Ultimately, success is measured through our customers’ eyes, and prevention of customer outages through our install base DU/DL, uptime and run hours are applied. We also apply these analysis with MCC. Internally, on a daily basis we monitor the uptime of the MCC data centers, tracking the availability and following the same TCE practices as our customers. This way internally we can parlay any suggested adaption of practices ahead of release as well as direct association to engineering through the beta process. We affectionally call this “beta the business.”
Ramesh, what practices does MCC deploy in order to be a proxy for the customer?
The MCC data centers strive to emulate every aspect of a true production environment. We follow accepted IT business practices for capacity planning, change control approval and maintenance windows while we administer non-disruptive upgrades, technology refreshes, environment changes and incident management. Enterprise scale applications are run round the clock with any interruption escalated through EMCs Customer Support teams following time honored TCE processes. We ensure that the application data has adequate replication, and back up for quicker recovery.
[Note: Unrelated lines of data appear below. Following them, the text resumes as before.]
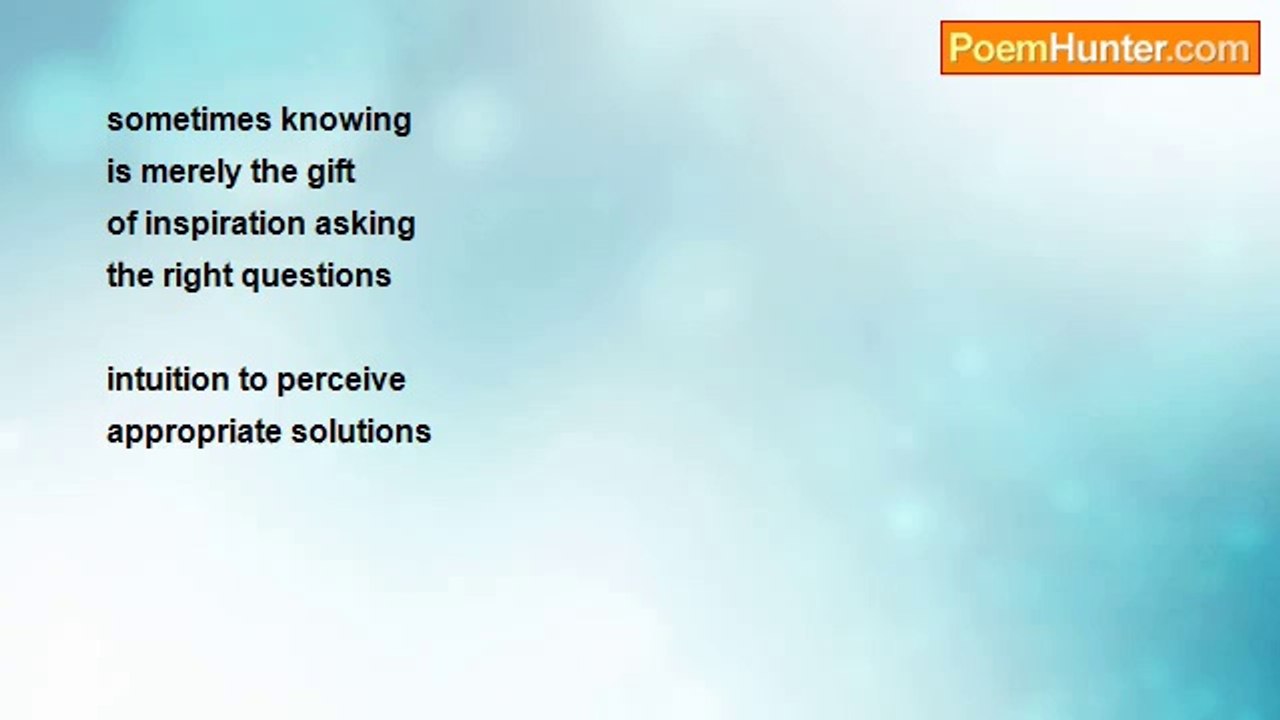 PoemHunter.com

sometimes knowing
is merely the gift
of inspiration asking
the right questions

intuition to perceive
appropriate solutions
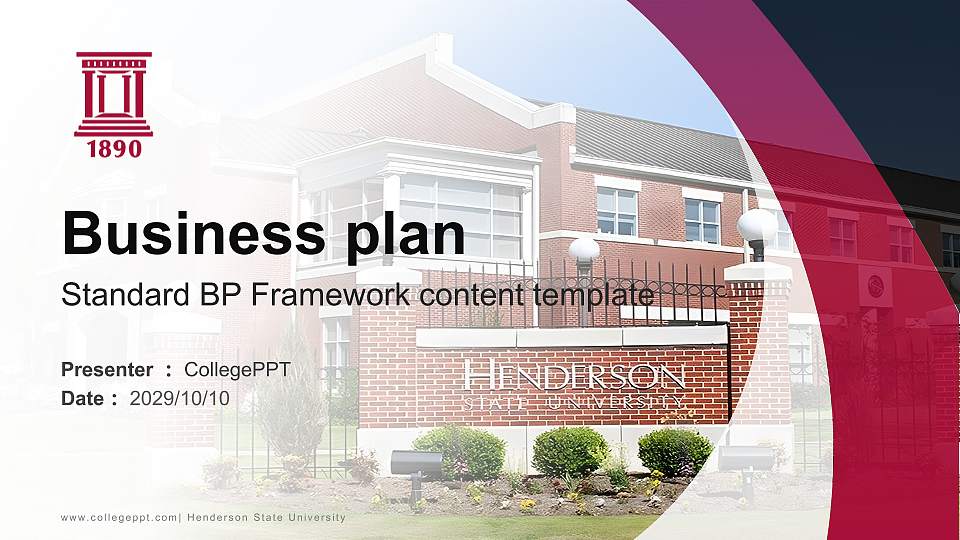 1890

Business plan

Standard BP Framework content template

Presenter : CollegePPT
Date : 2029/10/10

HENDERSON
STATE UNIVERSITY

www.collegeppt.com| Henderson State University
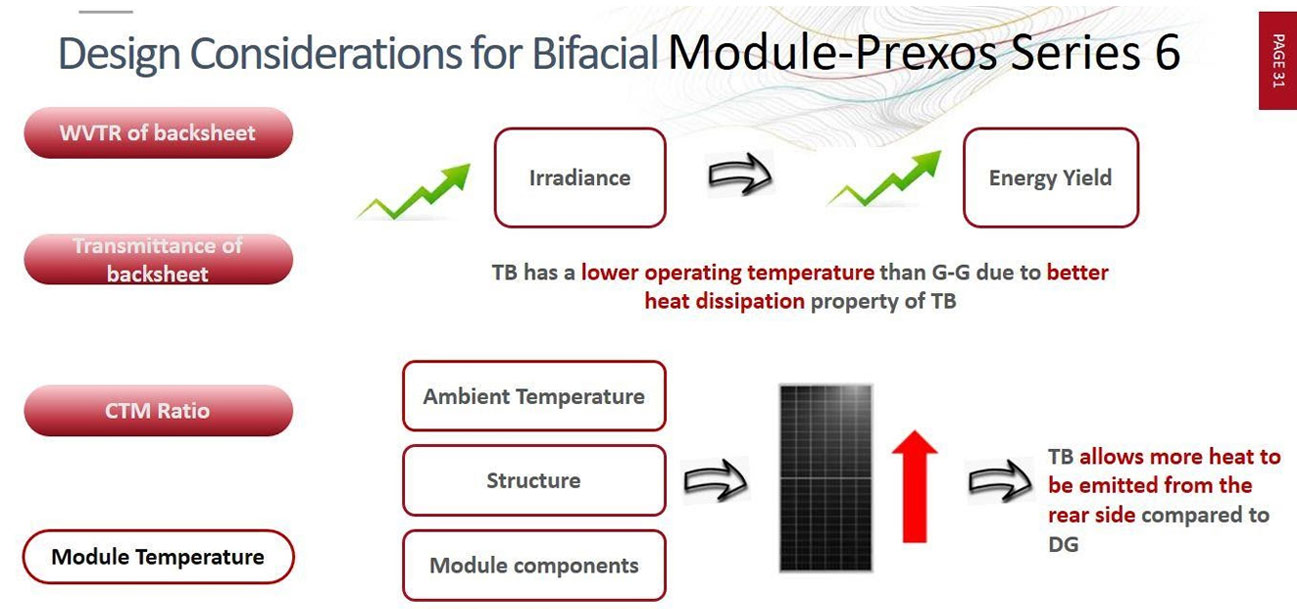 Design Considerations for Bifacial Module-Prexos Series 6

PAGE 31

WVTR of backsheet

Transmittance of backsheet

CTM Ratio

Module Temperature

Irradiance

Energy Yield

TB has a lower operating temperature than G-G due to better heat dissipation property of TB

Ambient Temperature

Structure

Module components

TB allows more heat to be emitted from the rear side compared to DG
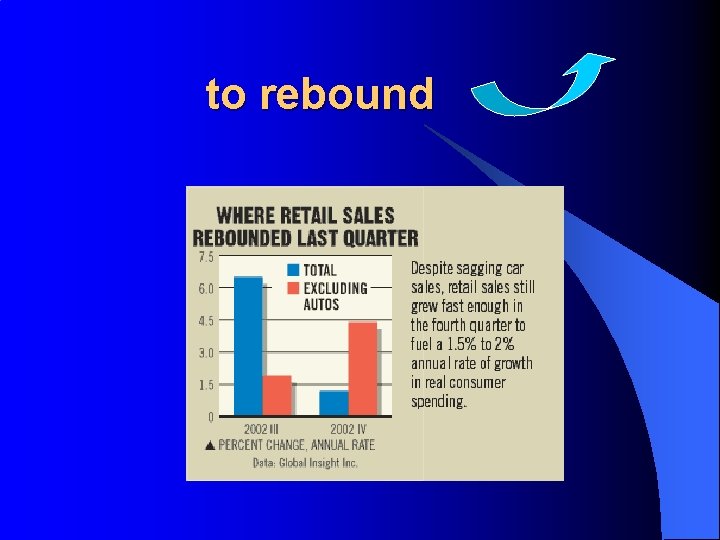 to rebound

WHERE RETAIL SALES REBOUNDED LAST QUARTER

7.5
6.0
4.5
3.0
1.5
0

TOTAL
EXCLUDING AUTOS

2002 III
2002 IV

▲ PERCENT CHANGE, ANNUAL RATE

Data: Global Insight Inc.

Despite sagging car sales, retail sales still grew fast enough in the fourth quarter to fuel a 1.5% to 2% annual rate of growth in real consumer spending.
How does MCC influence Engineering?
MCC engages with early code releases as a Beta customer, and provide early feedback for Engineering prior to products becoming generally available to customers. By ‘throwing rocks’ at the code from different angles, MCC functions as one of the ‘worst beta customers’ providing prolific feedback into Beta programs. As one of the first customer’s to upgrade to GA code, MCC also influences product teams during early Patch and Service Pack releases.
How has MCC evolved?
A year ago, MCC put together our datacenters in Hopkinton with a few hosts, two back end arrays and a VPLEX Metro. We started operations with OracleRAC and VMware ESX stretched clusters spread over three small datacenters with Swingbench and user VMs as the main application. Our first project “Apollo” focused on proving the resiliency of VPLEX & VMAX in stressful BC/DR scenarios. During our next project “Cassini” (MCC folks are fans of NASA space missions), we moved the entire host infrastructure to VMware virtualized host platform live with no disruption to applications. In the third project “DeepImpact”, we capitalized on the virtual infrastructure to orchestrate automated BC/DR operations using VMWare SRM & RP. We also deployed enterprise class applications using SAP and proved the resiliency of our portfolio running SAP ERP application. Currently with “Project Fermi”, we are adding second site replication using Metropoint and plan to use VMWare SRM+RP to do three site failover/failback DR scenarios. During this project we are in parallel adding more SAP modules (BI & CRM) to the datacenter. Very exciting to see our portfolio scale seamlessly and flawlessly failover and failback all these applications!!
MCC data centers currently has the following infrastructure products and their associated management tools:
• EMC Symmetrix® VMAX® 10K, VMAX 20K, and VMAX 40K Series systems, EMC Solutions Enabler and EMC Unisphere™ for VMAX
• EMC RecoverPoint® and EMC Unisphere for RecoverPoint
• EMC VPLEX™ Metro with GeoSynchrony™ and EMC Unisphere for VPLEX
• EMC Connectrix® and Connectrix Manager
• EMC VNX™
Wow Ramesh! That is a lot of work in a short time. In summary, what do you see as the ultimate benefits and results from MCC to date?
MCC was built to emulate a customer’s production environment. Overall results show that the strategies employed by MCC can evolve and influence our product portfolio beyond robust interoperability to the higher level of hardening, resiliency and availability required for our customers’ most sensitive business-critical applications. By reproducing real-world scenarios and generally doing things that would never happen in real-world, it drives the approach to 7-9’s availability for all EMC’s EMSD and DPAD product families.